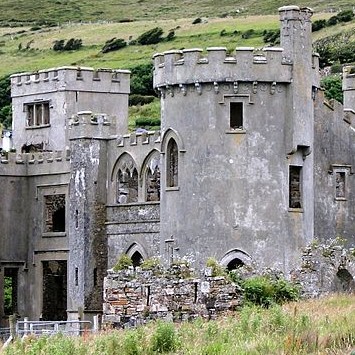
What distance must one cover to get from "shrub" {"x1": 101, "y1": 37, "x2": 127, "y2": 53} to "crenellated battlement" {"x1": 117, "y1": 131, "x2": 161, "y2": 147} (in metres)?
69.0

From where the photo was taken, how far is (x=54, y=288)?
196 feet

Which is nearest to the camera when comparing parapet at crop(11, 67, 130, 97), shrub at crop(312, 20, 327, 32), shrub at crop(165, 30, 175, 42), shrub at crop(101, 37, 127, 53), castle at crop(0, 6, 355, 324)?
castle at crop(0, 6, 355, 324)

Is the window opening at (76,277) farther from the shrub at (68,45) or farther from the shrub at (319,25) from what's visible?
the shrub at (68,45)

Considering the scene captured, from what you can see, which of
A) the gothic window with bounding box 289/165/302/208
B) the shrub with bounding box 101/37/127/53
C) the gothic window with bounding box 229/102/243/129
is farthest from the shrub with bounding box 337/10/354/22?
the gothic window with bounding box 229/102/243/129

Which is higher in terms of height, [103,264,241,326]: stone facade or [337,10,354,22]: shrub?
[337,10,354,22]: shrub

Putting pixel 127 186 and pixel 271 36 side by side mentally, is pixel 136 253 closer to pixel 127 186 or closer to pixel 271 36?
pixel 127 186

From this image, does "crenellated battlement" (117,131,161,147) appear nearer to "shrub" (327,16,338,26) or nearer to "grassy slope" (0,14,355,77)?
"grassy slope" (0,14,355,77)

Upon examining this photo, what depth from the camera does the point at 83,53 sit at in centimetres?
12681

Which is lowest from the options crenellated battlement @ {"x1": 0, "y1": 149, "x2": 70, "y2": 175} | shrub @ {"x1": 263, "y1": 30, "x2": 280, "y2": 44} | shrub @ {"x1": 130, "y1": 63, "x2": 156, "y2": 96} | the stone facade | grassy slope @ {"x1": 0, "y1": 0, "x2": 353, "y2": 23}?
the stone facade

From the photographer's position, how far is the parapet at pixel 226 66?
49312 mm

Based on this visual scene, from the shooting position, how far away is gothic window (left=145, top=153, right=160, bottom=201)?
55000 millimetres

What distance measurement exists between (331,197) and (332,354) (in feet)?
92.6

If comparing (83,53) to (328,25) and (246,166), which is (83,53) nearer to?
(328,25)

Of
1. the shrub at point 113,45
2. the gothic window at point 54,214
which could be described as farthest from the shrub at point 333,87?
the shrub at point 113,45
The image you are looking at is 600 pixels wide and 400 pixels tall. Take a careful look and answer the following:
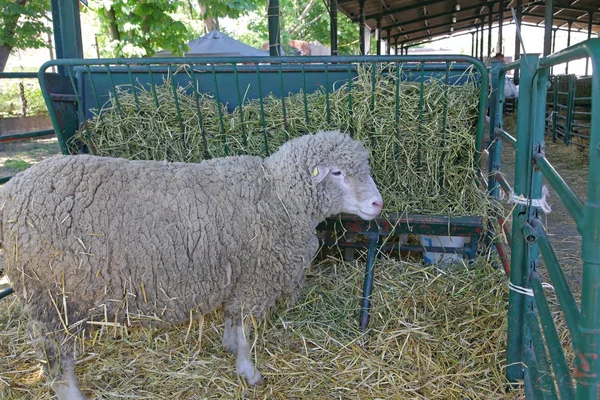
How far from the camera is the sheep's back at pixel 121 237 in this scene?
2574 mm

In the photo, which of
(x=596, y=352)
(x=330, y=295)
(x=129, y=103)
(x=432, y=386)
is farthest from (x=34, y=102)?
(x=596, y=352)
______________________________
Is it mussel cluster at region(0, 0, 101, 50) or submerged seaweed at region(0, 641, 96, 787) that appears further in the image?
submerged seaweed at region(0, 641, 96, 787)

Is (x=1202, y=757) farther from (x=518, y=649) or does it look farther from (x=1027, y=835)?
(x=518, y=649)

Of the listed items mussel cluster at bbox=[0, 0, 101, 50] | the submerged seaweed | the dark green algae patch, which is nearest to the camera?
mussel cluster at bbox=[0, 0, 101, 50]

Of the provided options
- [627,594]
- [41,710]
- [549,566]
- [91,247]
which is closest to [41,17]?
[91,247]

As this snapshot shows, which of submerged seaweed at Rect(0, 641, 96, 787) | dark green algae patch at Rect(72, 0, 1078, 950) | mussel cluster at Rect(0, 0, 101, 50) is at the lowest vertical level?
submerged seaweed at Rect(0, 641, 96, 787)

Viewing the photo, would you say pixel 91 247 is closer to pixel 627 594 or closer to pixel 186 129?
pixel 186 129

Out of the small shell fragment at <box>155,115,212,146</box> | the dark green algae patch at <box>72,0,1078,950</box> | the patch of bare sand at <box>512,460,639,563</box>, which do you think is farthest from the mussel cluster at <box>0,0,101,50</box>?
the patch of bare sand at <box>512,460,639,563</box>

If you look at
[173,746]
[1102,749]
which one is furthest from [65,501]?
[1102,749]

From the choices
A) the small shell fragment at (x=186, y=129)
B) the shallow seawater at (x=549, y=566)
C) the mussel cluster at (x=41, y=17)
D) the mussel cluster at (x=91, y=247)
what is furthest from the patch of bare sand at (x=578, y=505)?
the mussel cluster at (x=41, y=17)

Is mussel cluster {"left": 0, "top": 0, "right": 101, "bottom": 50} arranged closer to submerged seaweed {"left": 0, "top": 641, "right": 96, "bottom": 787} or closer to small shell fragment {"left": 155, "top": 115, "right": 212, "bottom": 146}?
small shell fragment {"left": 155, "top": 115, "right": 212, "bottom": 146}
______________________________
Objective. Pick out every line above that contains the word "crenellated". Case counts.

Written response.
What distance must one cover to get from "shrub" {"x1": 101, "y1": 37, "x2": 127, "y2": 53} to "crenellated battlement" {"x1": 117, "y1": 131, "x2": 161, "y2": 147} (in metres)?
From this image, does "crenellated battlement" (117,131,161,147) appear nearer to "shrub" (327,16,338,26) or nearer to "grassy slope" (0,14,355,77)?
Which is lowest from the options crenellated battlement @ {"x1": 0, "y1": 149, "x2": 70, "y2": 175} | shrub @ {"x1": 263, "y1": 30, "x2": 280, "y2": 44} | shrub @ {"x1": 130, "y1": 63, "x2": 156, "y2": 96} | the stone facade | grassy slope @ {"x1": 0, "y1": 0, "x2": 353, "y2": 23}?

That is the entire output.